Gli attacchi aerei dell’aeronautica sudanese hanno preso di mira un convoglio delle RSF a sud del triangolo di confine tra Sudan, Libia e Ciad. Secondo l’esercito sudanese, il convoglio era composto da circa 200 veicoli da combattimento provenienti dai campi di Kufra, in Libia. Khartoum sostiene che esista una catena di approvvigionamento che parte dagli Emirati Arabi Uniti, passa per Bengasi e Tobruk e attraversa il confine tra Libia e Ciad fino a raggiungere il Darfur, nell’ovest del Sudan.
In risposta, il governo di N’Djamena ha posto le proprie truppe in stato di massima allerta e ha lanciato un avvertimento alle parti belligeranti sudanesi affinché non estendano il conflitto oltre la frontiera.
N’Djamena ha inoltre ribadito di riservarsi il diritto di difendere la propria integrità territoriale. Oltre alla rotta che, passando dalla Libia, attraversa il Ciad e raggiunge il Sudan occidentale, le autorità sudanesi affermano che ne esisterebbe un’altra che passa direttamente attraverso il territorio ciadiano. Secondo Khartoum, aerei degli Emirati Arabi Uniti farebbero scalo in almeno due aeroporti ciadiani, Amdjarass e N’Djamena, per consegnare rifornimenti destinati alle RSF, che verrebbero poi trasportati via terra nelle aree controllate dai miliziani.

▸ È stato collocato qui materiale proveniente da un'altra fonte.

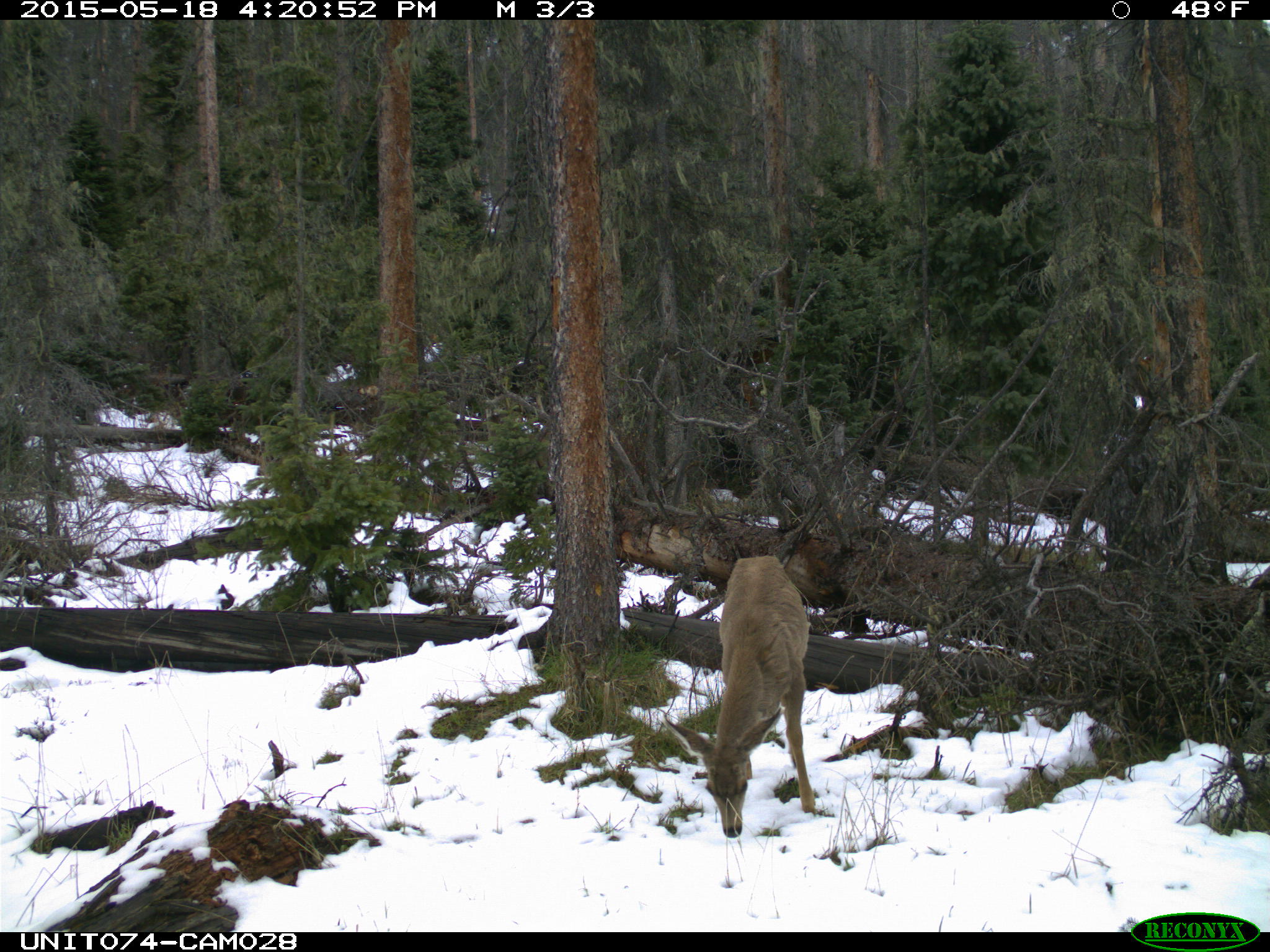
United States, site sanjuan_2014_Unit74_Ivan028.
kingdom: Animalia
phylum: Chordata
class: Mammalia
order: Artiodactyla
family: Cervidae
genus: Odocoileus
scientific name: Odocoileus hemionus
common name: mule deer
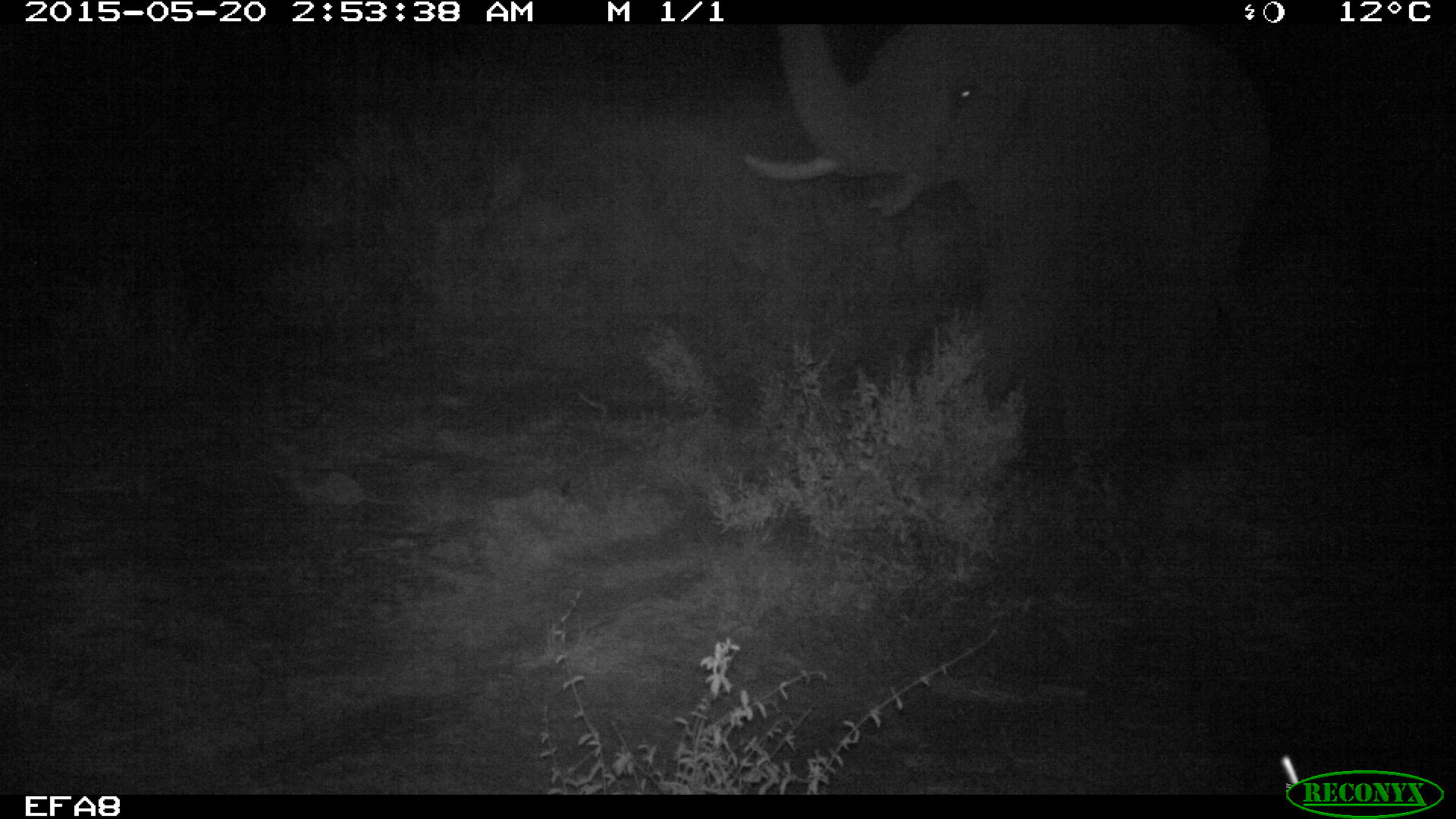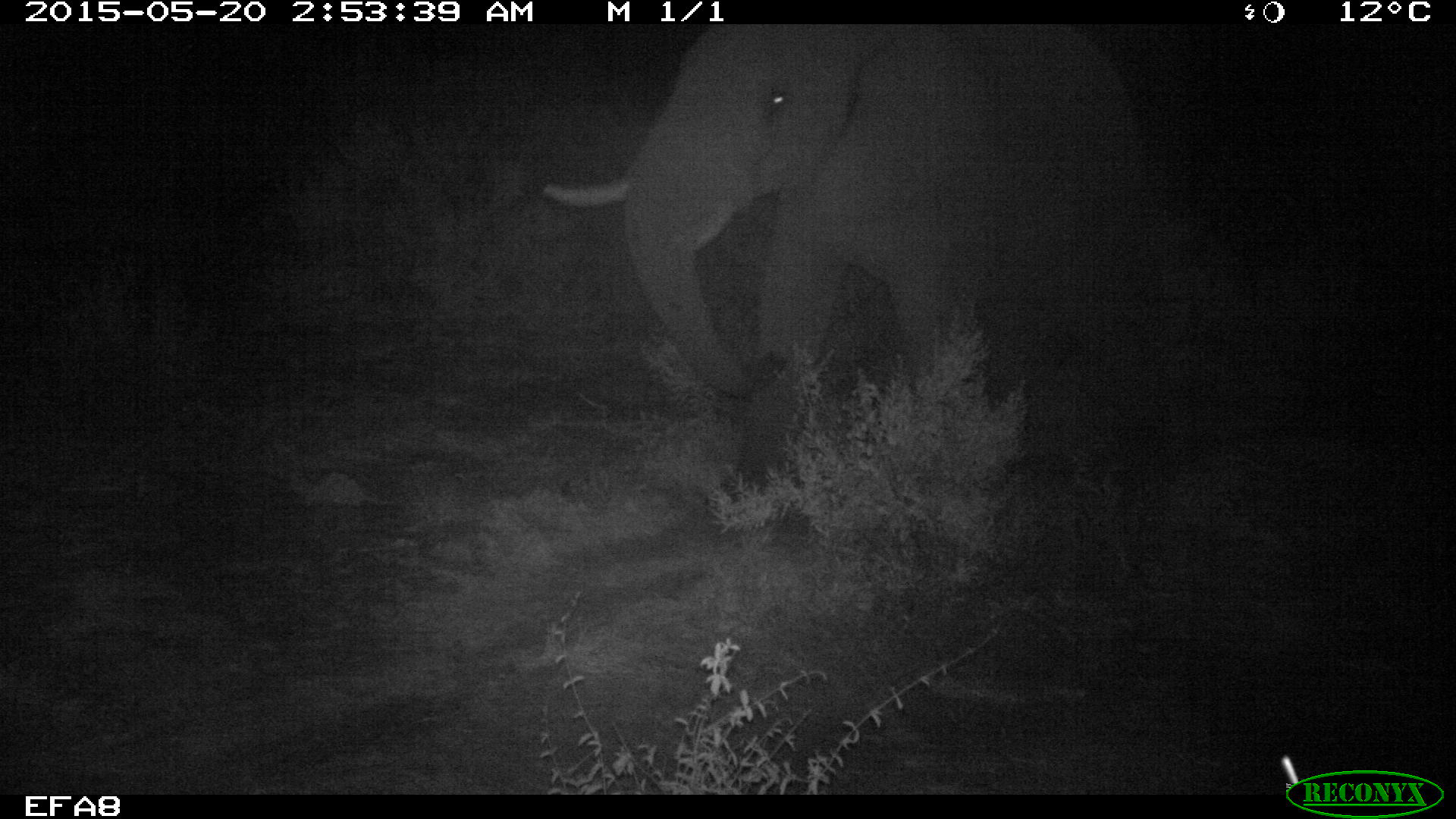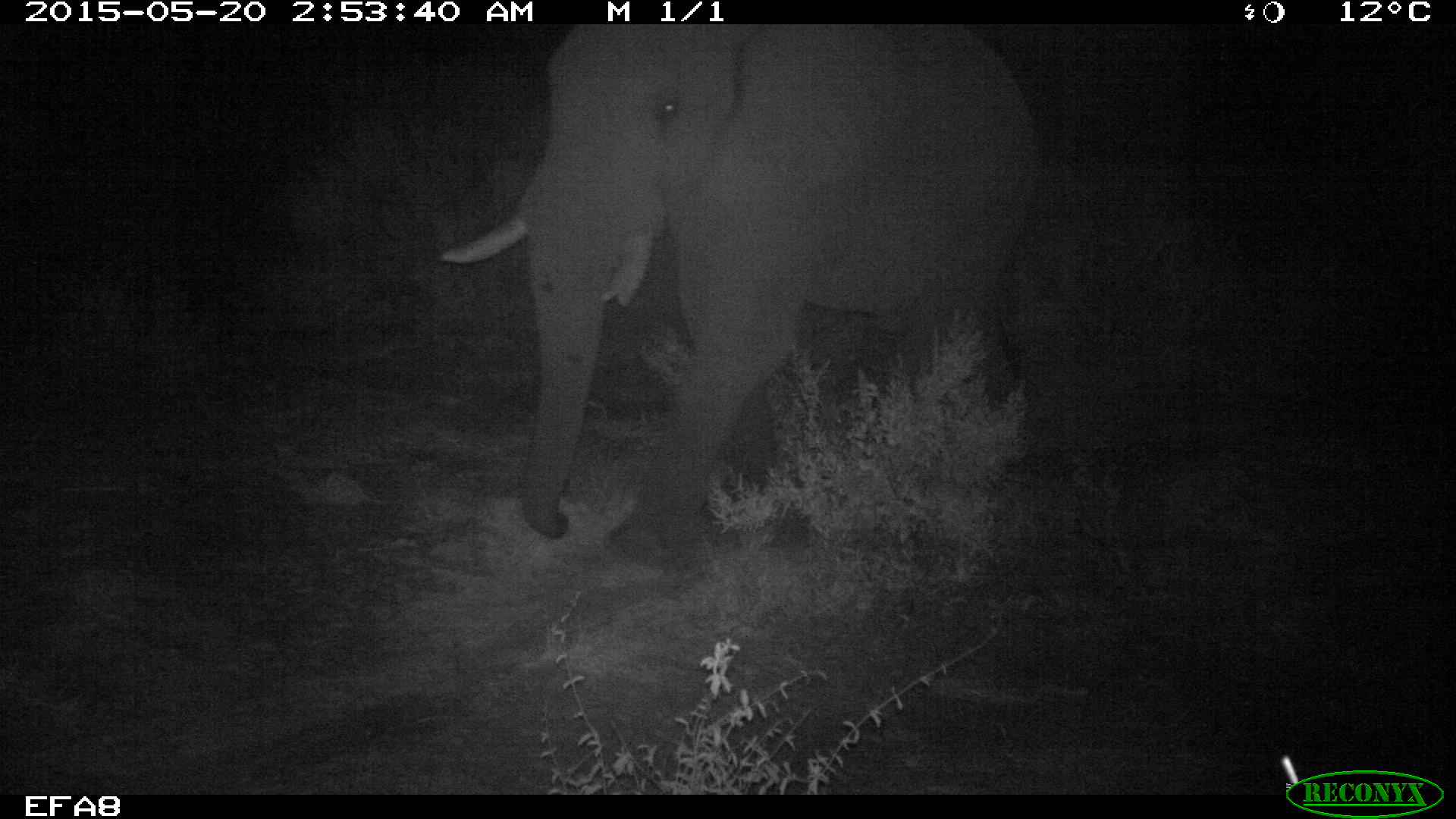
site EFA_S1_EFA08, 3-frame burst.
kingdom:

Il conflitto sudanese coinvolge ormai anche l’Etiopia, altro Paese accusato da Khartoum di sostenere le RSF o, quantomeno, di consentire l’utilizzo del proprio territorio per il rifornimento di armi. Il 23 agosto, un drone che si presume fosse stato lanciato dall’Etiopia è stato abbattuto dalle SAF nello Stato del Nilo Blu, nei pressi di Dindiro.
Dalle immagini del relitto sembra che il drone fosse armato con una munizione miniaturizzata a guida laser di fabbricazione turca e che anche il velivolo fosse di produzione turca. Già il 23 maggio, le SAF avevano riferito di aver abbattuto un drone fabbricato in Turchia nei pressi di Ed Damazin, sostenendo che provenisse dall’Etiopia, accusata di ospitare una base dalla quale verrebbero lanciati questi mezzi (vedi Fides, 5/5/2026).

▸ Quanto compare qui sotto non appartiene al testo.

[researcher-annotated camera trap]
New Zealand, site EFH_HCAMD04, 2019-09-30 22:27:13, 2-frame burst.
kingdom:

I droni turchi sono, del resto, ampiamente utilizzati dalle stesse SAF. Il drone caduto nel Nilo Blu sarebbe stato infatti colpito dalle forze sudanesi con un mezzo simile, anch’esso di fabbricazione turca.
Per limitare l’estensione del conflitto, gli Stati Uniti hanno chiesto al Consiglio di sicurezza dell’Onu di estendere all’intero Sudan l’embargo sulle armi attualmente in vigore per la regione del Darfur. “Questo Consiglio dovrebbe adottare misure per limitare l’alimentazione del conflitto, soprattutto perché il supporto esterno rischia anche di trascinare gli attori regionali e i Paesi vicini ancora più a fondo nel conflitto in Sudan”, ha dichiarato l’inviato statunitense Massad Boulos nel corso della riunione del gruppo ONU incaricato di seguire la guerra sudanese.
Boulos ha inoltre chiesto che l’embargo sulle armi includa anche i droni e che venga aumentato il numero degli esperti del gruppo incaricato di monitorare l’applicazione delle sanzioni. (L.M.) (Agenzia Fides 25/8/2026)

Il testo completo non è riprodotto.